Report: NYC 'Wasted' $2.5 Billion on Tax Breaks For Developers
The city’s venerable 421-a tax break for housing development, which expired last January and which Governor Cuomo now wants to renew and expand, has long come under fire from housing advocates as an insanely inefficient way to spur new residential construction. Now, thanks to a new report from the city’s Independent Budget Office, we can put a number on exactly how much tax money the city has been throwing down a hole: at least $250 million a year, and possibly much more.
The study’s methodology gets a bit hairy — IBO researchers looked at how much of a premium condo buyers in buildings getting 421-a breaks were willing to pay compared to non-421-a buildings. Their findings: “Owners in Manhattan spend on average 53 cents to 61 cents for each $1 of tax savings. Condo owners in the rest of the city spend on average 42 cents to 50 cents for each $1 of tax savings.”
Since the point of throwing tax breaks at developers is to earn them higher sale prices, providing a financial incentive to erect buildings they otherwise wouldn’t — thus boosting the housing supply and, in theory, lowering housing costs for all New Yorkers — that means that the other 39 to 58 percent of the tax breaks are “wasted,” in the IBO’s words. The total cost: between $2.5 billion and $2.8 billion in city money between 2005 and 2015.
And that could well be the tip of the iceberg. Other 421-a costs that aren’t evaluated by the IBO study include:
- Less than a third of 421-a tax breaks go to condo buildings, according to city figures, with the rest largely going to rental housing. If developers end up skimming profits off the top of those as well, that would present an additional wasted subsidy.
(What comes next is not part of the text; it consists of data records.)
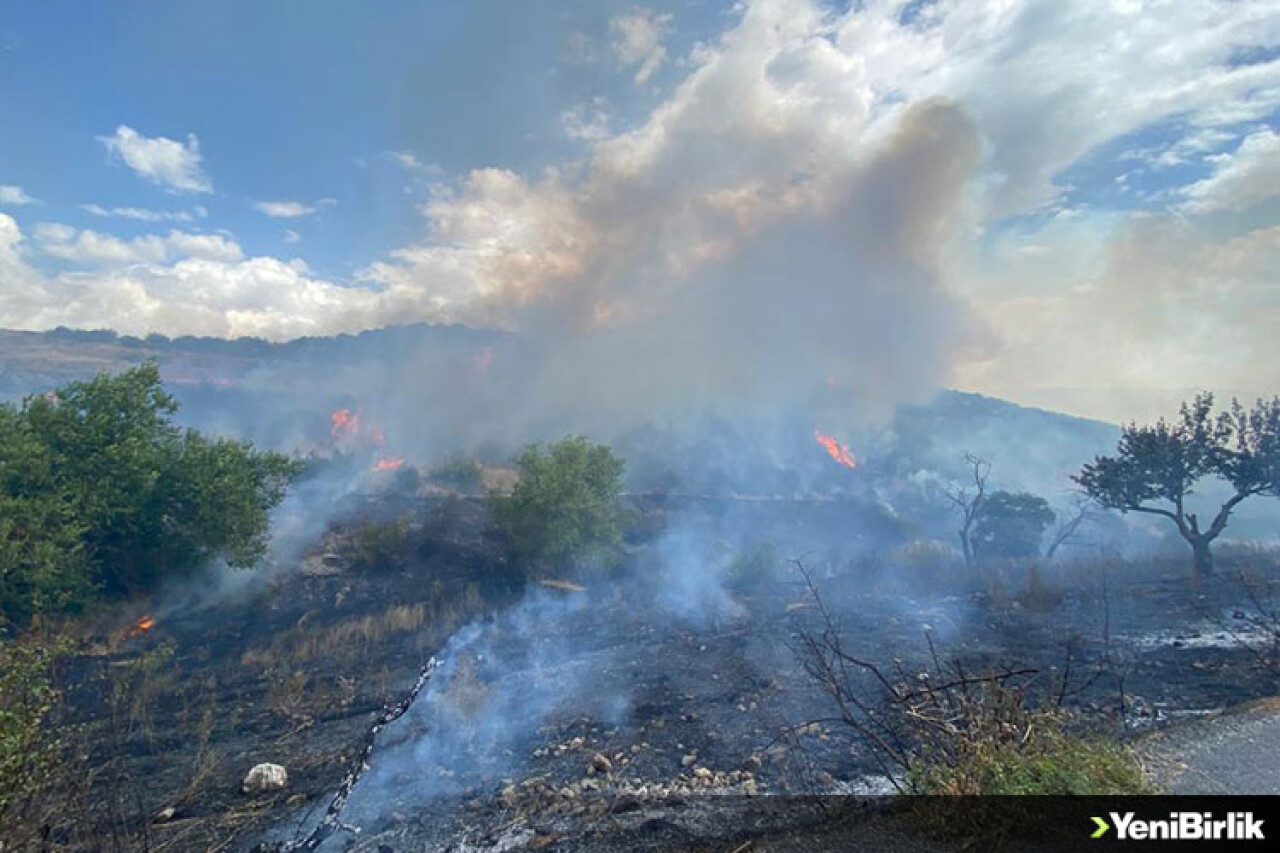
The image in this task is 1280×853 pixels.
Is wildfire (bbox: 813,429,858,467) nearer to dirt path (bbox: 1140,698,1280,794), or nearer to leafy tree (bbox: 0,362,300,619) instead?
leafy tree (bbox: 0,362,300,619)

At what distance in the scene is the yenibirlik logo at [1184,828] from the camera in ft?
13.2

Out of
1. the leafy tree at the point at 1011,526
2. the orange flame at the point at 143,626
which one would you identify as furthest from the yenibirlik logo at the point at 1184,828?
the leafy tree at the point at 1011,526

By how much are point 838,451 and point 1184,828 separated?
55.6 meters

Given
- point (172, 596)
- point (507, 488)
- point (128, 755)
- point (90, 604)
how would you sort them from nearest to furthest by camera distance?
point (128, 755) → point (90, 604) → point (172, 596) → point (507, 488)

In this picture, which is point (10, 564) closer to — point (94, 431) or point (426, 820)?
point (94, 431)

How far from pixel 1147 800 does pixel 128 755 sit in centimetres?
1664

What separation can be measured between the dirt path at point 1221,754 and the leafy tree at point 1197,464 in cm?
2188

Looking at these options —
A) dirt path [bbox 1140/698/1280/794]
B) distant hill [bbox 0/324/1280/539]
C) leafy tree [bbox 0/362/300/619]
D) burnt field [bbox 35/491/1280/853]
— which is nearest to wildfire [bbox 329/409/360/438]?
distant hill [bbox 0/324/1280/539]

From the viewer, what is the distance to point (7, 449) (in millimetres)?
16906

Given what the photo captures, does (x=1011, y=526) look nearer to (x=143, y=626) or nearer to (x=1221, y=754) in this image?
(x=1221, y=754)

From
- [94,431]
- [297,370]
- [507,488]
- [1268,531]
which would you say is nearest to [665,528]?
[507,488]

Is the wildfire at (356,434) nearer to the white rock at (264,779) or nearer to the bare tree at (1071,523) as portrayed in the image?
the white rock at (264,779)

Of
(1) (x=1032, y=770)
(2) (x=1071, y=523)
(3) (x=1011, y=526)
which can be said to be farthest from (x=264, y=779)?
(3) (x=1011, y=526)

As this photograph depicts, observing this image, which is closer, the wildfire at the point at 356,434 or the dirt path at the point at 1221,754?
the dirt path at the point at 1221,754
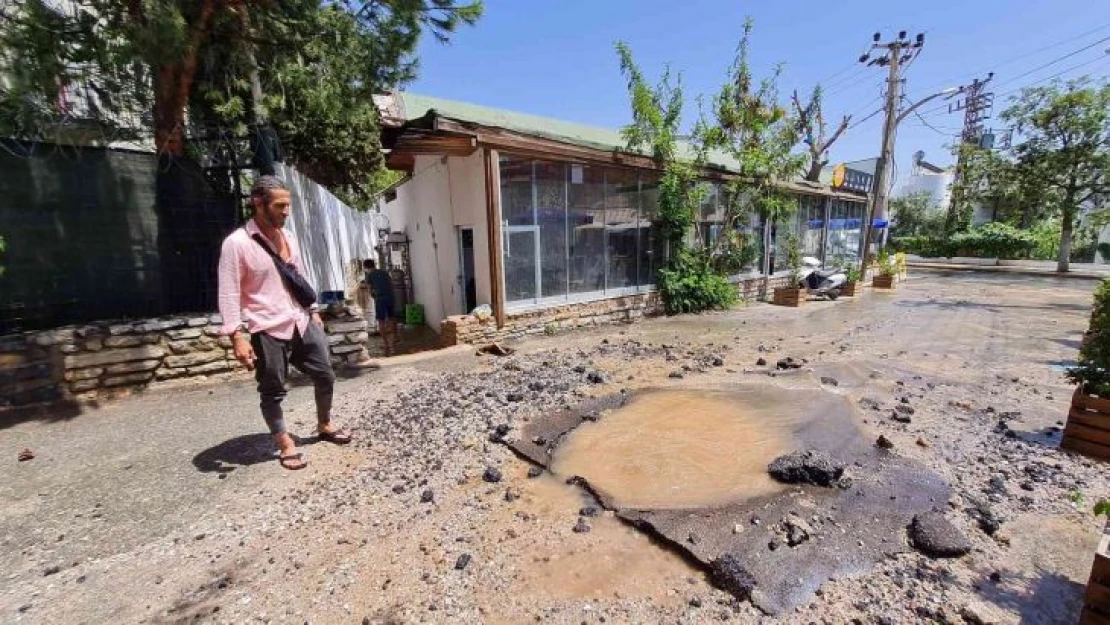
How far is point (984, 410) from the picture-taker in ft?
14.8

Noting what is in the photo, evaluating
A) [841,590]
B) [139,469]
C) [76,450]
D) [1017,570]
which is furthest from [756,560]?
[76,450]

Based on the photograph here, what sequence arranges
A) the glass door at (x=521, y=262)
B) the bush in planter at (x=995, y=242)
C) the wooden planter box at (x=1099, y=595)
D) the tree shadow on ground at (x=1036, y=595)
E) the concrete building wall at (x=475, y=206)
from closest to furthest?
the wooden planter box at (x=1099, y=595) < the tree shadow on ground at (x=1036, y=595) < the concrete building wall at (x=475, y=206) < the glass door at (x=521, y=262) < the bush in planter at (x=995, y=242)

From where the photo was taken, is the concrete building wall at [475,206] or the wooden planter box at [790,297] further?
the wooden planter box at [790,297]

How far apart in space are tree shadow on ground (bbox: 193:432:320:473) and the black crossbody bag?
1.20 meters

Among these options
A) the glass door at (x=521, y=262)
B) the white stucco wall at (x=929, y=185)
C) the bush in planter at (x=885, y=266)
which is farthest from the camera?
the white stucco wall at (x=929, y=185)

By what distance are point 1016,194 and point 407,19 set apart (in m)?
26.4

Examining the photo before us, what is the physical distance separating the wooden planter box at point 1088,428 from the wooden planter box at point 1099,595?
7.70 feet

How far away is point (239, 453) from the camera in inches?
143

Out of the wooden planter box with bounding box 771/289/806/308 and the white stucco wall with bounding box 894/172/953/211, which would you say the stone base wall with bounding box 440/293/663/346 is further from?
the white stucco wall with bounding box 894/172/953/211

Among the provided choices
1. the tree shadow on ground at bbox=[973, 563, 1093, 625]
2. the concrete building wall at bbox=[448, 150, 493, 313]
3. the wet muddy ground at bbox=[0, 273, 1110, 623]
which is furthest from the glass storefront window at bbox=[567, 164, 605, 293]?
the tree shadow on ground at bbox=[973, 563, 1093, 625]

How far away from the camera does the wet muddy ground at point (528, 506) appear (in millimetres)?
2209

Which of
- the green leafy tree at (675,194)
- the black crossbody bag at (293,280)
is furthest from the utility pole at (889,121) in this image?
the black crossbody bag at (293,280)

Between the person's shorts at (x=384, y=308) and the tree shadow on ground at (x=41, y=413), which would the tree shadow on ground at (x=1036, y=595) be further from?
the person's shorts at (x=384, y=308)

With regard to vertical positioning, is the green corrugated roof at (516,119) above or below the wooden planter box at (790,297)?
above
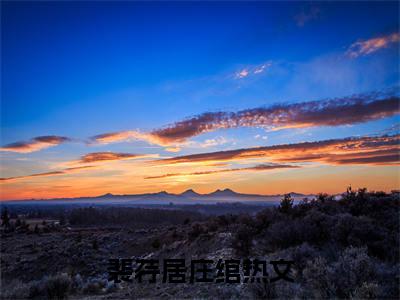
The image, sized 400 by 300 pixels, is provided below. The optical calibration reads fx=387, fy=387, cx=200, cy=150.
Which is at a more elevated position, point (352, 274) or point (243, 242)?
point (352, 274)

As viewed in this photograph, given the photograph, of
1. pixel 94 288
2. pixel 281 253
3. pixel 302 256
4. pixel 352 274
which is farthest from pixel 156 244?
pixel 352 274

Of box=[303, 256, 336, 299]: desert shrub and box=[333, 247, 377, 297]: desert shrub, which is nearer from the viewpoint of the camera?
box=[333, 247, 377, 297]: desert shrub

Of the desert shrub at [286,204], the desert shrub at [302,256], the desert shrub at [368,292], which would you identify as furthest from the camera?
the desert shrub at [286,204]

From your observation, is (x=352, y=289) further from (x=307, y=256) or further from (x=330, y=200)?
(x=330, y=200)

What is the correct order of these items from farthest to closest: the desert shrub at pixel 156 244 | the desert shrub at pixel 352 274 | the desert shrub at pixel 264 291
Result: the desert shrub at pixel 156 244 < the desert shrub at pixel 264 291 < the desert shrub at pixel 352 274

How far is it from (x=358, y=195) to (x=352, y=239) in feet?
27.5

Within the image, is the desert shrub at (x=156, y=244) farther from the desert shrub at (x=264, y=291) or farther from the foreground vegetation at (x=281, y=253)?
the desert shrub at (x=264, y=291)

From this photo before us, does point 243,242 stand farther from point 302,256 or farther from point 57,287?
point 57,287

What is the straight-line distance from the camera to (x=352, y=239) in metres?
14.5

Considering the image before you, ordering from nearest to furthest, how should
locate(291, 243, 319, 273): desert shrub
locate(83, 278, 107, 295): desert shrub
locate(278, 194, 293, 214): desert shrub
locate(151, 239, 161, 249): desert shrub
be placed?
locate(291, 243, 319, 273): desert shrub → locate(83, 278, 107, 295): desert shrub → locate(278, 194, 293, 214): desert shrub → locate(151, 239, 161, 249): desert shrub

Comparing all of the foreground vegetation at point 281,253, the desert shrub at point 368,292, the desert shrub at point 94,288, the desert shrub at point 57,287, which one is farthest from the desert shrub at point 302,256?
the desert shrub at point 94,288

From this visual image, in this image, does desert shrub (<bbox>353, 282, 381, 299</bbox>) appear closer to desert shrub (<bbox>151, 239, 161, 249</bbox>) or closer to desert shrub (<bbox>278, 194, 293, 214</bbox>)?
desert shrub (<bbox>278, 194, 293, 214</bbox>)

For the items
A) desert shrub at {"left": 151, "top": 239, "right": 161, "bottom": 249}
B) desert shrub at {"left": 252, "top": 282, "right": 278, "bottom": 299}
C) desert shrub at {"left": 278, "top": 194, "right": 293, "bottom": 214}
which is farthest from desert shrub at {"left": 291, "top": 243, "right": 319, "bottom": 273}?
desert shrub at {"left": 151, "top": 239, "right": 161, "bottom": 249}

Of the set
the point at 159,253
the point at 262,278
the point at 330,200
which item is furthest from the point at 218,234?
the point at 262,278
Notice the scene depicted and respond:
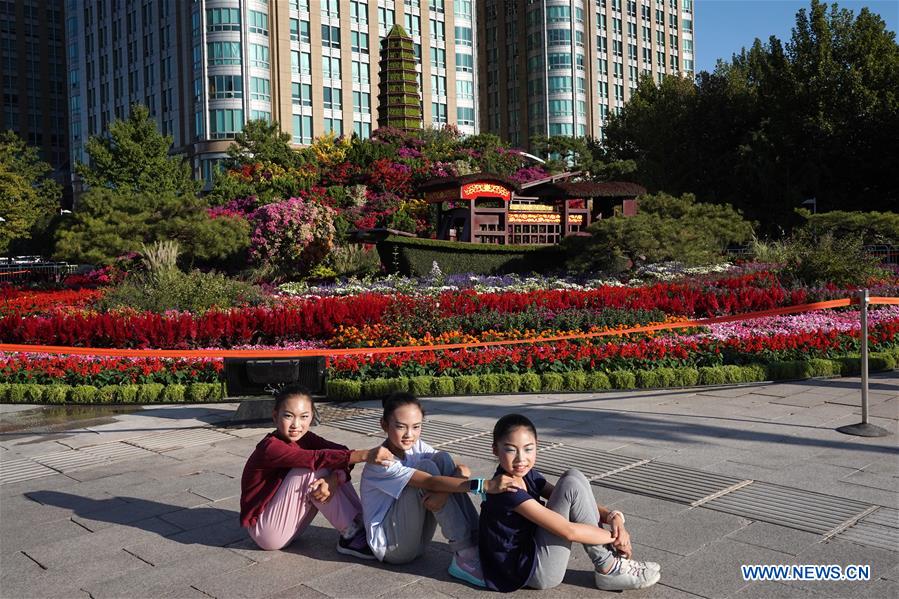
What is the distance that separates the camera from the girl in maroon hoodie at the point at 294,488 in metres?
4.36

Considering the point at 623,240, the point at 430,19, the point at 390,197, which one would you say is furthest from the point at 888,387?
the point at 430,19

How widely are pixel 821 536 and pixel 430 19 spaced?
226ft

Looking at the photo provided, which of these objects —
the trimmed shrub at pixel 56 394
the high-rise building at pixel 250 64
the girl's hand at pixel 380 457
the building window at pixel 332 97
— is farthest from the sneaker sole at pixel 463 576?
the building window at pixel 332 97

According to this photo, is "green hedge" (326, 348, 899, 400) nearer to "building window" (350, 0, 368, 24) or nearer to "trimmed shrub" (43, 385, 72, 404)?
"trimmed shrub" (43, 385, 72, 404)

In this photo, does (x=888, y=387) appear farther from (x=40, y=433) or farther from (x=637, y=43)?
(x=637, y=43)

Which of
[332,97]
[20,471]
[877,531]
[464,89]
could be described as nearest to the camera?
[877,531]

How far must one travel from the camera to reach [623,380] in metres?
9.59

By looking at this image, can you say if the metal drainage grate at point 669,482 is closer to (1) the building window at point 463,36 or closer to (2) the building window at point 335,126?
(2) the building window at point 335,126

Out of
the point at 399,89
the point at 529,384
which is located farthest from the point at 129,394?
the point at 399,89

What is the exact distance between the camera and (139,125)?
145ft

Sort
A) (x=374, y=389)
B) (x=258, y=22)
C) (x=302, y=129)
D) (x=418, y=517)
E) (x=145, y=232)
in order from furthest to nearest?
(x=302, y=129) < (x=258, y=22) < (x=145, y=232) < (x=374, y=389) < (x=418, y=517)

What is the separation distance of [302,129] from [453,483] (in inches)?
2320

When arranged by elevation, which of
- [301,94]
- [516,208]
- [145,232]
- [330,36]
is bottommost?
[145,232]

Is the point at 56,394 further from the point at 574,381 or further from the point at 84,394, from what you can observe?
the point at 574,381
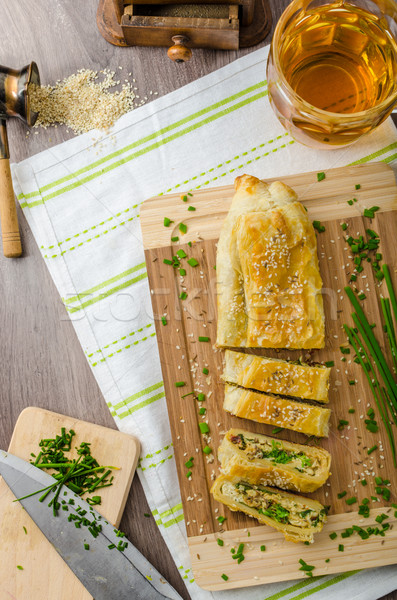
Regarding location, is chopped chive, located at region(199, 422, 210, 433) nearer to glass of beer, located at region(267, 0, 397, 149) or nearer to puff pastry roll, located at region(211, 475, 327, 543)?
puff pastry roll, located at region(211, 475, 327, 543)

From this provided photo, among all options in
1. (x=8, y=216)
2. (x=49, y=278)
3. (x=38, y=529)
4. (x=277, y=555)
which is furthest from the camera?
(x=49, y=278)

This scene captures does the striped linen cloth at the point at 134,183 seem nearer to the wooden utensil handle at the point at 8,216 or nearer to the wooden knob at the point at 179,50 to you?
the wooden utensil handle at the point at 8,216

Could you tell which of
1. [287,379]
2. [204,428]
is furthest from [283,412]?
[204,428]

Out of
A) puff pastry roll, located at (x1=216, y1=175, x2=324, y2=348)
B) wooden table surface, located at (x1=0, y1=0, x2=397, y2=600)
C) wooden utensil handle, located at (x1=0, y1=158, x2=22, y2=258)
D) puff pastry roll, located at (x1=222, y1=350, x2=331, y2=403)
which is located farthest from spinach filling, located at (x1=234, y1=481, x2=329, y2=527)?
wooden utensil handle, located at (x1=0, y1=158, x2=22, y2=258)

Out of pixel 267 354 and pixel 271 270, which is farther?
pixel 267 354

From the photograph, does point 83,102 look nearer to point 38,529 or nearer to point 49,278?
point 49,278

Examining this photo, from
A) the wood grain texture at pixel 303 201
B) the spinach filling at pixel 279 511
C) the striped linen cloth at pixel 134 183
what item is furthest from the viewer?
the striped linen cloth at pixel 134 183

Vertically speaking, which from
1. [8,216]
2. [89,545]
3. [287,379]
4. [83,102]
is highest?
[83,102]

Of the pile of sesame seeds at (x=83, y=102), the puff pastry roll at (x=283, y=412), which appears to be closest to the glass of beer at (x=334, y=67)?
the pile of sesame seeds at (x=83, y=102)
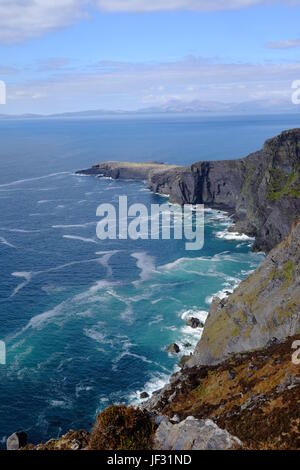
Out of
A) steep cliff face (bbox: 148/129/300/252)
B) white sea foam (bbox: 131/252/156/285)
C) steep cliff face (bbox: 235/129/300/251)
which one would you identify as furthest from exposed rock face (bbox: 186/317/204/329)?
steep cliff face (bbox: 148/129/300/252)

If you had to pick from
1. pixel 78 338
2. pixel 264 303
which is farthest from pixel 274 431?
pixel 78 338

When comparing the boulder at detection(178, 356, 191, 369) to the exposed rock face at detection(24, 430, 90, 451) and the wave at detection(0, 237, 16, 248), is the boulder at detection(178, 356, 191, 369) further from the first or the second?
the wave at detection(0, 237, 16, 248)

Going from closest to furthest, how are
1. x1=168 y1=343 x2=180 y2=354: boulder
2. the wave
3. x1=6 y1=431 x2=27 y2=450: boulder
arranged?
x1=6 y1=431 x2=27 y2=450: boulder, x1=168 y1=343 x2=180 y2=354: boulder, the wave

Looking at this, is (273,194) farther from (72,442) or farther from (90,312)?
(72,442)

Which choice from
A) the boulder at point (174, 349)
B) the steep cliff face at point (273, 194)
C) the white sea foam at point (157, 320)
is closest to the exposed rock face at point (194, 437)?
the boulder at point (174, 349)

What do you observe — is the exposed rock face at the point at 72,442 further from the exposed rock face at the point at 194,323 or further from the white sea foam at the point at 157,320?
the white sea foam at the point at 157,320

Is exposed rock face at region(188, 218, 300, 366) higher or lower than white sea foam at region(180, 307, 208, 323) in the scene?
higher
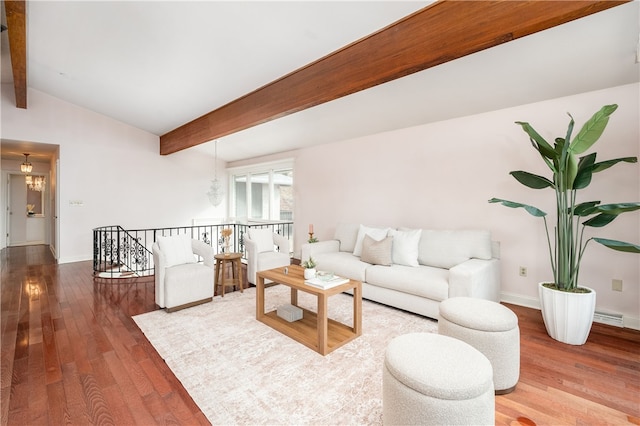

- There’s no telling how much of the developers’ share of the tax breaks ends up incentivizing new construction, and how much just gets pocketed for projects they’d build anyway.
- As the IBO report notes, by making development more profitable, 421-a tax breaks drive up the price of land, making housing more unaffordable even as it (again, in theory) increases the supply.
Put it all together, and it’s little surprise that 421-a is one of the least efficient methods of promoting affordable housing, costing more than $1 million per unit, according to the Community Service Society. For a program that Cuomo recently redubbed “Affordable New York,” it might be worth rethinking the adjective.